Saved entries
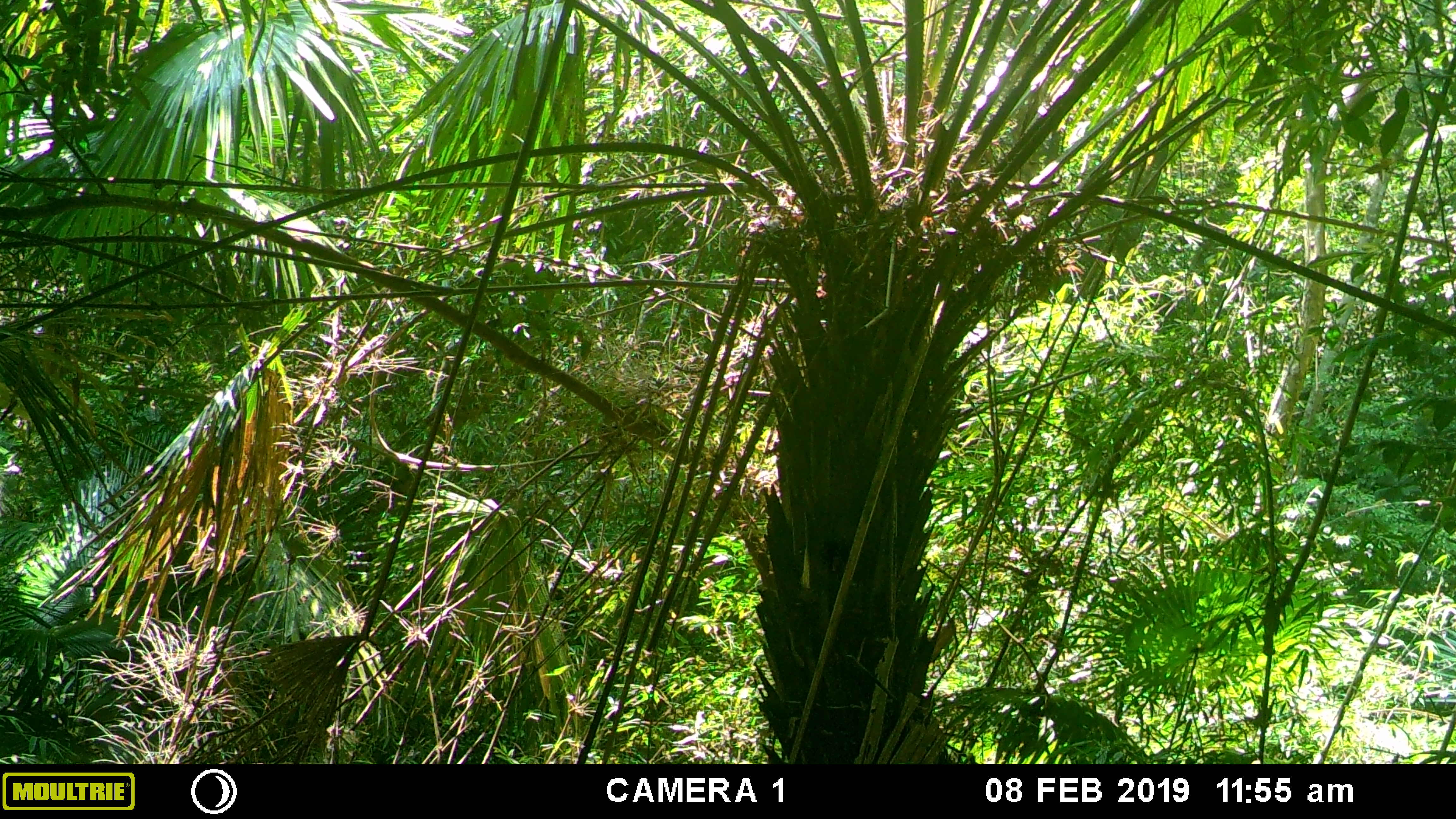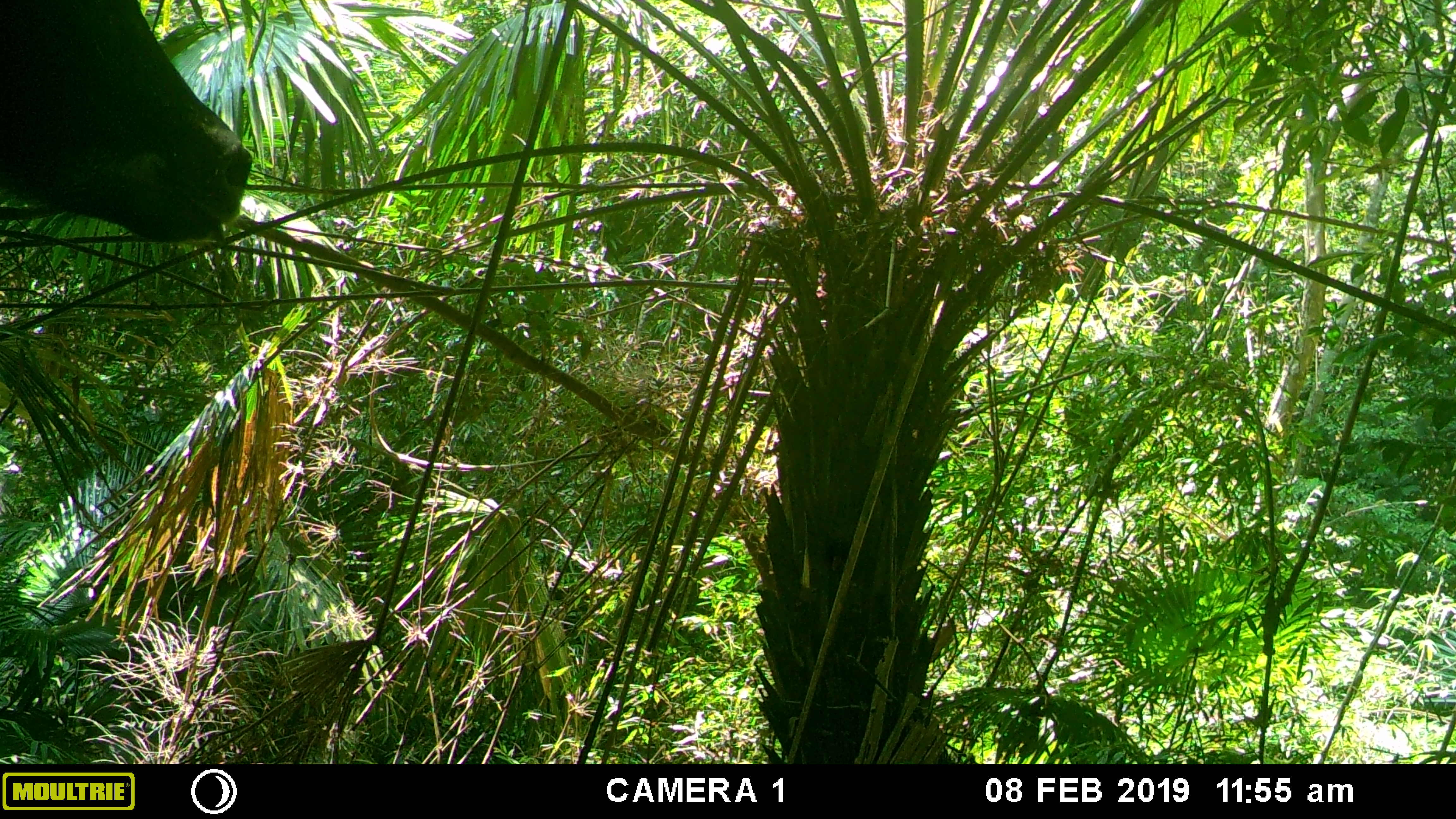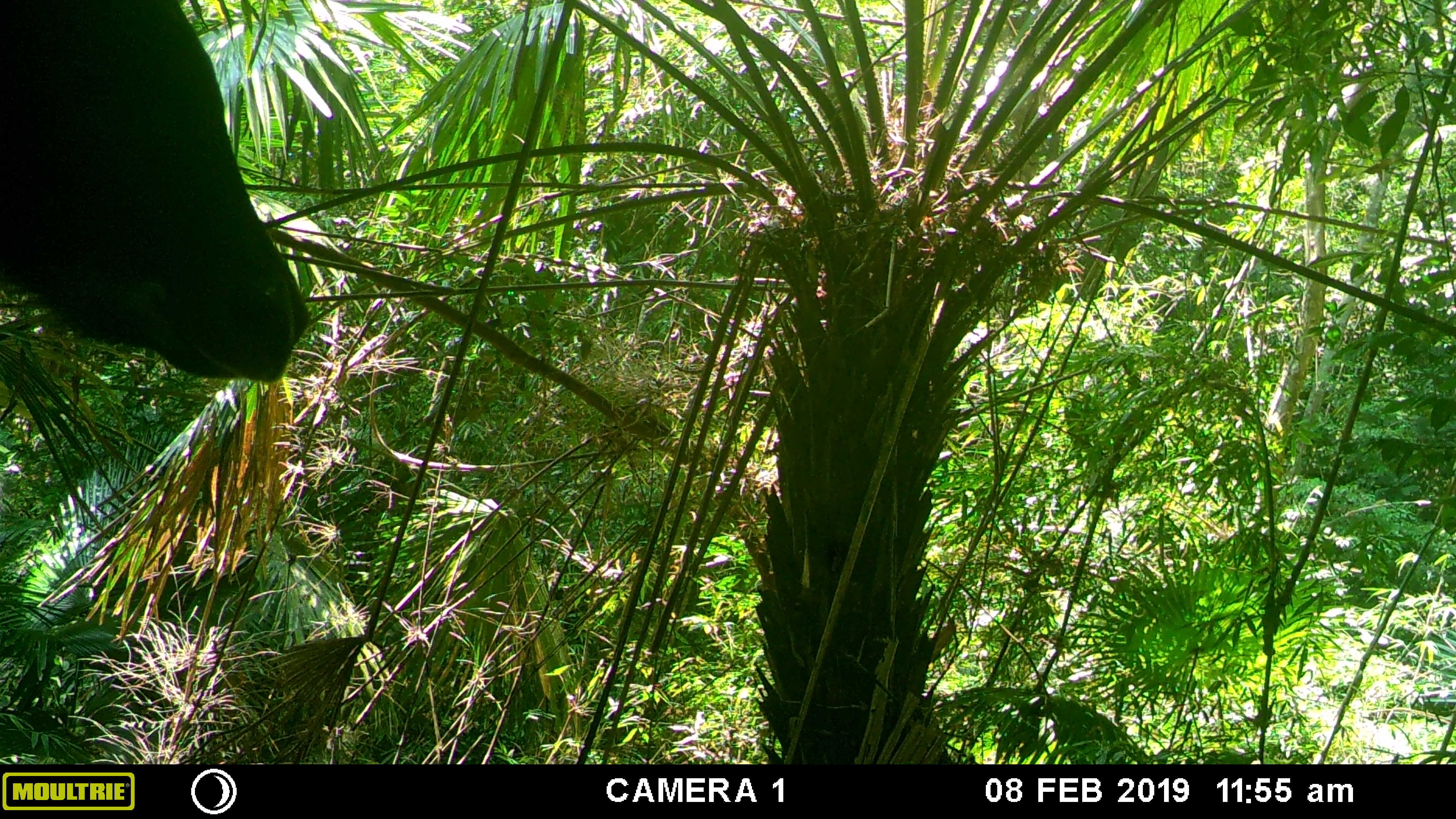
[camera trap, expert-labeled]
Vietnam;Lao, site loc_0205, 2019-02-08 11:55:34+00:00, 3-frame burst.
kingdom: Animalia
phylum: Chordata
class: Mammalia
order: Artiodactyla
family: Bovidae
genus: Capricornis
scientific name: Capricornis sumatraensis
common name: chinese serow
Chinese serow (Capricornis sumatraensis). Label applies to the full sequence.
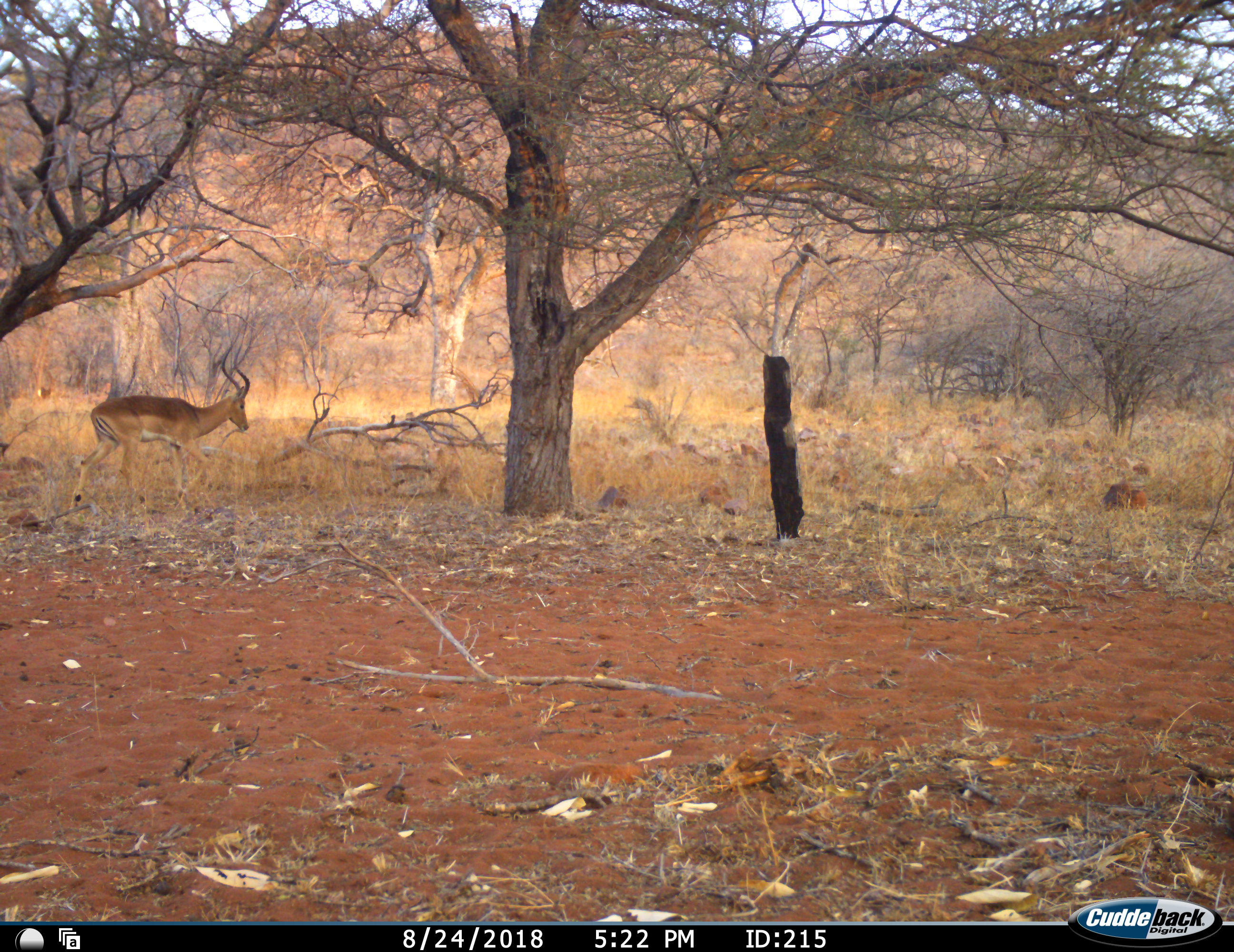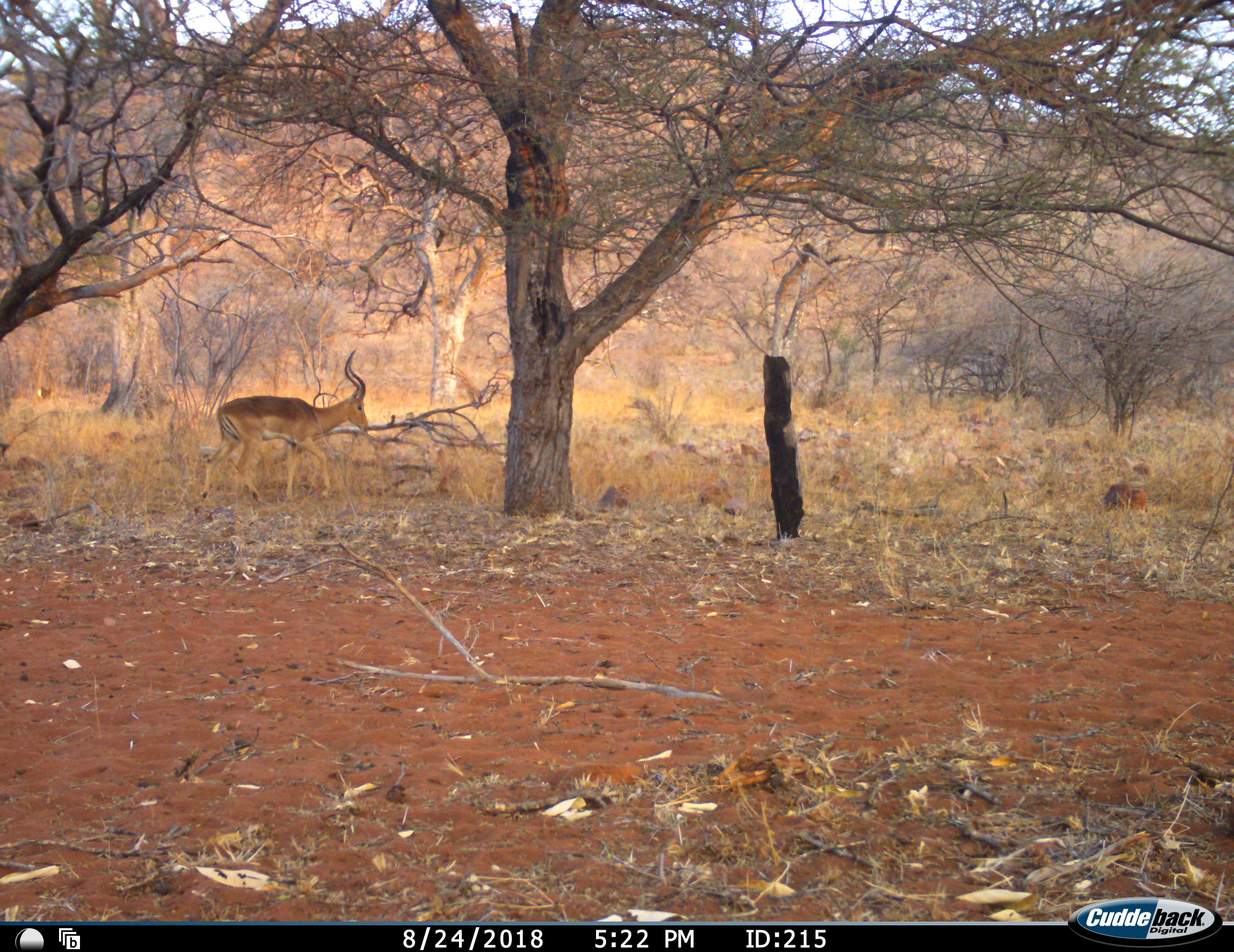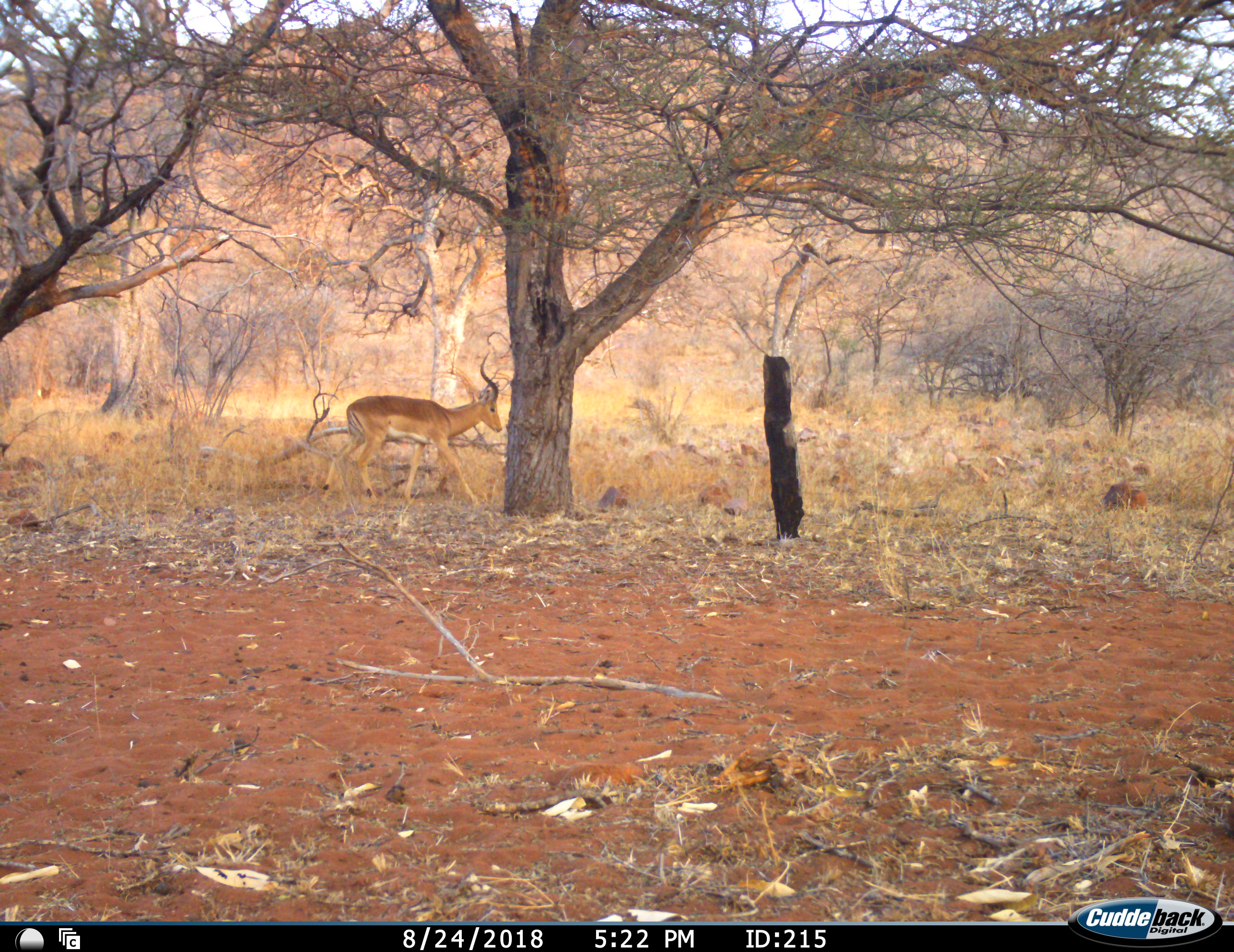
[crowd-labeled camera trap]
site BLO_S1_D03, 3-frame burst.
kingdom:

# EXERCISE DIRECTIONS
In the lines above, find the word "frame" and copy each line that contains it.

# RESPONSE
Vietnam;Lao, site loc_0205, 2019-02-08 11:55:34+00:00, 3-frame burst.
site BLO_S1_D03, 3-frame burst.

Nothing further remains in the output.